Great article. That half pixel offset is crucial for understanding proper rasterization of detailed 3D meshes. No seams, no holes, no overlaps on shared triangle edges rely on exactly where the pixel centers are. This carries over to image processing and sampling. There are a few of us that lose sleep over these tiny details -- I am happy when I see kindred spirits with the same attention to detail.

null

[deleted]

qwertox

On a similar note, yesterday I stumbled across a 4-days old video related to dithering which is really worth watching. "Surface-Stable Fractal Dithering" [0] by "Rune Skovbo Johansen, indie game developer and procedural generation enthusiast"

[0] https://www.youtube.com/watch?v=HPqGaIMVuLs

magicalhippo

It was also covered here 4 days ago[1], again I might add.

Very cool effect, and one of my absolute favorite games.

[1]: https://news.ycombinator.com/item?id=42808889

lcnielsen

I spent a substantial part of my Ph.D. dealing with this stuff, existing frameworks and algorithms were not suitable for our exact use-case and implementation. I had more bugs/artefacts than I'd like to admit due to some off-by-less-than-0.5 in some particular direction in some particular frame...

johncostella

I'm biased, but Magic Kernel Sharp does a good job for many applications. :)

https://johncostella.com/magic/

calibas

Bilinear is nice for performance, but if you're concerned about image quality you generally want to use bicubic resampling instead.

jeffreygoesto

Or Lanczos resampling.

daneel_w

For upscaling, sure. For downscaling it has a tendency to both amplify and distort (rather than preserve) detail and sharpness, "imagining" detail that never existed, leaving you with a worse result. Bicubic and sometimes even bilinear does a better job, truer to the original, when you're scaling down.

magicalhippo

Lanczos if you want sharpness above all else. There's also the well-known Mitchell-Netravali filters[1], based on piece-wise cubic splines and with two tunable paramerers.

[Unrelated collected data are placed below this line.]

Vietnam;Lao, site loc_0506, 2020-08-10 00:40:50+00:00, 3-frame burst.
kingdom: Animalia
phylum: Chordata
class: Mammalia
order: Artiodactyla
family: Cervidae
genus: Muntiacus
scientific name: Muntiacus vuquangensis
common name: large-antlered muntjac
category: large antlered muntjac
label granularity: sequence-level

[1]: https://en.wikipedia.org/wiki/Mitchell%E2%80%93Netravali_fil...

jorvi

I don't know the fine details of it but afaik FSR <3.0 is Lanczos with a few tricks to both speed it up and make the visuals more stable.

Dwedit

Whenever I want to upscale, I use an Edge-Directed algorithm, such as SuperXBR. Diagonal lines stay diagonal and don't turn into blurry boxes.

Demiurge

what would it look like with nearest, or gaussian filters? Would be interesting to see the same sample graphs with different kernels.

null

[deleted]

Const-me

Good article, but IMO none of the discussed downsampling methods are actually ideal.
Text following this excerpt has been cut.